**QUOTED TEXT**
Nine issues in two years, annnnd curtain.  Neal opts out of the anthology game in favour of Continuity going fulltime superhero drek.

Echo... is never quite as interesting an anthology as Marvel's Epic mag was, and it's never as entertainingly scattershot as Metal Hurlant-- even though Echoes is thirstier'n either one!  Ultimately Echo is unabashedly Neal, humblebragging his personal tastes & swingin' dick industry connections, straining and failing to compete with reputable, sexier anthologies.

It's a goddamned mess, and it ended too soon, and I'm still trying to figure it out.  Like childhood, rilly.

Cinco por Infinito! a.k.a. Neal Adams' Esteban Maroto's The Zero Patrol #1-5 (1968-70/1984-89) - created & written & illustrated by Esteban Maroto; remixed by Neal Adams; coloured by Polly Law, Sherri Wolfgang, Paul Mounts & Eva Grindberg

These are really great.  Neal doesn't fuck with the art much on the first couple issues.  In the main his contributions are in the re-editing / dialogue and the covers--  the covers are ALL great examples of Adams own skills as an action illustrator.  Overall he doesn't even manage to dumb the story down much, aside from the humour, which is probably best described as used car dealer wit.

Of course there's your usual groovy barbarian space princess stuff, Flash Gordon flavoured romps on worlds that look impatient for Barbarella.  That Adams picked this to translate is indicative of his tastes & personality on multiple levels.  It's a strikingly horny comic full of swinging chicks who don't believe in bras, and square-jawed men of action (with the token scruffy longhair), and it's very, very Op Art / Visual Appeal.  I'm sure the original strip is sexist as hell:  it was the 60s.  Being recycled sci-fi from the 60s meant the retro aesthetic only enhanced the psychedelic, chiaroscuro inkstyle, which owes no small debt to Alberto Breccia.  I mean it's Good Shit:  Neal knows it's good shit, and he can't do much to fuck it up, so he doesn't!  The colourists he selected are all damned fine; a particular standout who I've never heard of before is Polly Law, who does some sublime watercolour & airbrush work that ranks with the palette of Jordie Bellaire.

As I continue with this thing I'd sincerely like to learn more about the women working in the colouring dept of Continuity Comics.  During research I stumbled across an assertion from Trevor von Eeden (who did a little time on most of the major titles:  Megalith, Toyboy, Ms. Mystic, Urth 4) to the effect that Lynn Varley started her colouring career at Continuity, as one of their staff.  Being a colourist at Continuity in the earliest days meant the individual was a girlfriend of some poor schmuck stuck drawing Neal's capeshit.  That was the relationship between von Eeden & Varley, until Frank Miller skulked in, twirling his weasel mustache, to spirit Varley away to slave over cels of Ronin & The Dark Knight Returns.  The fink!  I guess Miller felt mighty white about it because later he offered Eeden a job drawing some stuff, but Eeden was like "I'm good."

**TASK TO CARRY OUT**
Decide whether each statement agrees with the comics review, giving yes or no and quoting the exact words from the review that settle it: (a) Echo ran for nine issues over two years. (b) The reviewer had heard of Polly Law before reading The Zero Patrol. (c) The inking style is said to owe a debt to Alberto Breccia. Answer using only the review printed here.

**LISTED RECORDS**
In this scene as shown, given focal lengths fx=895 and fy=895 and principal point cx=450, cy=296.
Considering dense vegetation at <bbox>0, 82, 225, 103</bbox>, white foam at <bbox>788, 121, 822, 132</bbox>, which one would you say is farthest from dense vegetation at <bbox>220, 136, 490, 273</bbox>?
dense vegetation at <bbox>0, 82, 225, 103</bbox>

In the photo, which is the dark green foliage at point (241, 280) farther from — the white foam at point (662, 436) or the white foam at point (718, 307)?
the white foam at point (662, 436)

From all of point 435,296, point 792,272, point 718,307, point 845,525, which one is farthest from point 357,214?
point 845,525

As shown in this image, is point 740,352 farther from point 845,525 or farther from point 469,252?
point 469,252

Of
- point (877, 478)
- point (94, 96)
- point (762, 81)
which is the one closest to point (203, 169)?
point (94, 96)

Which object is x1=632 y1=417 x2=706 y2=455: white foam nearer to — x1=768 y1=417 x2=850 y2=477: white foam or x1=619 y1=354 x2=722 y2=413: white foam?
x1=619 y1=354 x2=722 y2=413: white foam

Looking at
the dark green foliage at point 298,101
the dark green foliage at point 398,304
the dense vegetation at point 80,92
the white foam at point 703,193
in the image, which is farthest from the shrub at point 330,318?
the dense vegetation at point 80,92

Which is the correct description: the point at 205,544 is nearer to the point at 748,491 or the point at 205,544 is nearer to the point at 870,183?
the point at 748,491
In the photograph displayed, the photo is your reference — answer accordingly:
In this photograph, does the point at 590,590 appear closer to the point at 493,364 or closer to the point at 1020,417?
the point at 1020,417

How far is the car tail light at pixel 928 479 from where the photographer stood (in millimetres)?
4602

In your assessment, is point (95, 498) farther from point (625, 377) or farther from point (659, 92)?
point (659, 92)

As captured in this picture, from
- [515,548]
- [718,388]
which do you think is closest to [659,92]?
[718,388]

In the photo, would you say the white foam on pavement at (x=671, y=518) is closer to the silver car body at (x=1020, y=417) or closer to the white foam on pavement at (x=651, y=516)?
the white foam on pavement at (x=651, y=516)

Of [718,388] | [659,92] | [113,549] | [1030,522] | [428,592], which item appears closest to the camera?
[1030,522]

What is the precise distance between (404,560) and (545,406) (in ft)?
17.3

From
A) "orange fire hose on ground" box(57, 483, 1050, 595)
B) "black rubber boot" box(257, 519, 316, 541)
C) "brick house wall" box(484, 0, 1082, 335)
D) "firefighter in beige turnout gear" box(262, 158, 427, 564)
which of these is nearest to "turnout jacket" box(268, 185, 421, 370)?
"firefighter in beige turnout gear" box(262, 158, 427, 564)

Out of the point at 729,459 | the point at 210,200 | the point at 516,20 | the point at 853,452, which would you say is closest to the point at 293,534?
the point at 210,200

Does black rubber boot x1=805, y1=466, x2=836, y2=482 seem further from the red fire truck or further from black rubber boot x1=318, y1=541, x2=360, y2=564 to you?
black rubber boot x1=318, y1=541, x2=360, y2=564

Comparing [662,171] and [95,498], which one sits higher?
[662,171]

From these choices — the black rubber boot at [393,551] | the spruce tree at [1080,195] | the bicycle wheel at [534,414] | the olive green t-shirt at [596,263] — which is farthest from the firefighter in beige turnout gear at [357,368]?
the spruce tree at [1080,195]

**RESULT FOR THIS TASK**
(a) Yes: "Nine issues in two years"
(b) No: "a particular standout who I've never heard of before is Polly Law"
(c) Yes: "which owes no small debt to Alberto Breccia"